Rocksteady chose wisely when picking the villain for Suicide Squad: Kill the Justice League, because any game featuring Superman in any major capacity will likely be much better if he is cast as the antagonist rather than a playable character. It’s not just because Superman has been the star of one of the worst games on the Nintendo 64 (although that is undoubtedly true) but because of how the character’s immense power would make normal video game combat mechanics rather dull, especially if Suicide Squad: Kill the Justice League is to follow the Batman: Arkham series’ style of fighting.
Superhero video games featuring costumed characters like Marvel’s Spider-Man or Batman: Arkham City usually feature large amounts of enemies being methodically eliminated by the player character, either through stealth mechanics or through counterattack-focused combat interactions. While it’s currently unclear how Harley Quinn, Deadshot, and the rest of the squad will control in Suicide Squad: Kill the Justice League, the game will likely feature combat similar to these titles, and this is exactly why focusing on the Suicide Squad itself is better than placing players in the position of a character like Superman. If Superman was cast in the main role of an open world game of this nature, his Kyrptonian heritage would make him far too powerful for one-on-one fistfights with common street thugs to hold any sort of danger, tension, or challenge.

## Data excerpts
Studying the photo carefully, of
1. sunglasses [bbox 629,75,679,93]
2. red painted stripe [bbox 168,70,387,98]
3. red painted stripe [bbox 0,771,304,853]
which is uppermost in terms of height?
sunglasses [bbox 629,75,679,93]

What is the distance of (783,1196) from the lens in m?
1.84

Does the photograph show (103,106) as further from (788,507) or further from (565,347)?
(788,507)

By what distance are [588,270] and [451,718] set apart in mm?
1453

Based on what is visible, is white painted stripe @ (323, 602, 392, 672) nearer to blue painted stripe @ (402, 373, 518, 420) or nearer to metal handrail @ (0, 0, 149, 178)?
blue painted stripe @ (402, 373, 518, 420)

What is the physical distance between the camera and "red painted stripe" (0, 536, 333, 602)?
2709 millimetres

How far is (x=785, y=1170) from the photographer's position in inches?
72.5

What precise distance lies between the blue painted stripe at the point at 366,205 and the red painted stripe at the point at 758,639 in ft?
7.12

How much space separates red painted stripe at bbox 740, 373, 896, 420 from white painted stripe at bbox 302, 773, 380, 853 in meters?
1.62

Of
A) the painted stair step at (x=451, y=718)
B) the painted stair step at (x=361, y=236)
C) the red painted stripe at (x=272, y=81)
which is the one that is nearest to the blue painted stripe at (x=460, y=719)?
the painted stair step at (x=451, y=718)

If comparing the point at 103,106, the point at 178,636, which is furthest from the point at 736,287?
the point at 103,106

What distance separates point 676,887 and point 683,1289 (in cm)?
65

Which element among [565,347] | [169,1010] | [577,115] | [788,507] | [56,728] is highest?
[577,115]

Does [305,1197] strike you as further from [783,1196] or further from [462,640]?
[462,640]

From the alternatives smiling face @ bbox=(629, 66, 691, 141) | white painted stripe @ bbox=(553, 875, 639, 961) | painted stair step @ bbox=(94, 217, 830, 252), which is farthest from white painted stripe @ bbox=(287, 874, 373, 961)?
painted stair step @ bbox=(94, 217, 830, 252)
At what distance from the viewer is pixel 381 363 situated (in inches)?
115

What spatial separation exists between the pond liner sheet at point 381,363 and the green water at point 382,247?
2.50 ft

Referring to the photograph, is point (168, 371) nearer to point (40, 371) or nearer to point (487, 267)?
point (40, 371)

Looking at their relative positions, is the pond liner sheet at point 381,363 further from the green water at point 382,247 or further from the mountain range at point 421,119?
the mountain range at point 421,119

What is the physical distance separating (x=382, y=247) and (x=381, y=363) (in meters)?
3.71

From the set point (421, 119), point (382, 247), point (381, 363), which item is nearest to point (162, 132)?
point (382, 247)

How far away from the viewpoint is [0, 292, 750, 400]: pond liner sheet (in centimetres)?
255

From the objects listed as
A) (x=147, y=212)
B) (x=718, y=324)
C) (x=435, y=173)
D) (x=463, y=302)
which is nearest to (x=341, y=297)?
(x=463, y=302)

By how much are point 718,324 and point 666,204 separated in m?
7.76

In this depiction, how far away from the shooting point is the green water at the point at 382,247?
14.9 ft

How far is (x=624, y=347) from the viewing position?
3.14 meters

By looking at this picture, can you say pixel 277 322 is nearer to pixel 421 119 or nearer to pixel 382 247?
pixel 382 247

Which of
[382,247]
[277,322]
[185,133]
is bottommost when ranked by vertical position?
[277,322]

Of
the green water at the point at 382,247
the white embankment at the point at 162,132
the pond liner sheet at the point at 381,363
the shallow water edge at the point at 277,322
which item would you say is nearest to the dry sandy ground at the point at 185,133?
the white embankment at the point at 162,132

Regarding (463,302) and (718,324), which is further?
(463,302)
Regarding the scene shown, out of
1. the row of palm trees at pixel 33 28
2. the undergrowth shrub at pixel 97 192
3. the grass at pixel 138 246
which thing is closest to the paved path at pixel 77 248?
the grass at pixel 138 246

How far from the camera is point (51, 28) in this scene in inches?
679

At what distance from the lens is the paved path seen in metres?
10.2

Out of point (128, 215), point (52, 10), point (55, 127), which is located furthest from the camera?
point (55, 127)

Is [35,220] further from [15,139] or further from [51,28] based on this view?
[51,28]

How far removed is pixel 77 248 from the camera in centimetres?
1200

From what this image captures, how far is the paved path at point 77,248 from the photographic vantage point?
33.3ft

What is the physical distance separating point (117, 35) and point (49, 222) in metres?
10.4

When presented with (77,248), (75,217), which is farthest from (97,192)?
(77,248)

## Exercise requirements
A - Read the text on Superman and Suicide Squad: Kill the Justice League. Does each of the statements below agree with it? Answer yes or no for each, and quote the words from the text that decide it.
(i) Superman has starred in one of the worst Nintendo 64 games.
(ii) It is already known how Harley Quinn and Deadshot will control in the game.
(iii) Superhero games like Marvel's Spider-Man usually have many enemies for the player to take down.
B - Write the next paragraph of the text on Superman and Suicide Squad: Kill the Justice League, picking up after its last sentence.

## Task responses
A -
(i) Yes: "Superman has been the star of one of the worst games on the Nintendo 64"
(ii) No: "it’s currently unclear how Harley Quinn, Deadshot, and the rest of the squad will control"
(iii) Yes: "usually feature large amounts of enemies being methodically eliminated by the player character"

B -
Of course, developers could find ways around this issue, either to bring Superman down to the level of regular enemies or by creating characters whose powers would match Superman’s, thus putting both the enemies and the playable hero on equal ground. NetherRealm Studios’ Injustice: Gods Among Us, which also used the idea of an evil Superman, uses a medicine made up partially of Kyptonian DNA in order to justify why characters like Harley Quinn and Nightwing are able to go toe-to-toe with Superman, and Mortal Kombat vs. DC Universe used the idea of magical energy (a combined force emanating from a being called Dark Kahn, who was the combination of DC villain Darkseid and Mortal Kombat’s main antagonist Shao Kahn) to explain why Raiden, Sub-Zero, and Sonya Blade were able to compete with powerhouses like Captain Marvel and Superman. Other games (like DC Universe Online) just make the enemies ultra-powered robots or some variant of equally superhuman foes.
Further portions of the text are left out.